An exact copy of every record is the expected answer.

== EXERCISE INPUTS

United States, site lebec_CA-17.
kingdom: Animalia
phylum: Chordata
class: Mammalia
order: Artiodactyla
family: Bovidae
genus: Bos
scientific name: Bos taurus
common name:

====

RESPONSE TO THE TASK:
United States, site lebec_CA-17.
kingdom: Animalia
phylum: Chordata
class: Mammalia
order: Artiodactyla
family: Bovidae
genus: Bos
scientific name: Bos taurus
common name:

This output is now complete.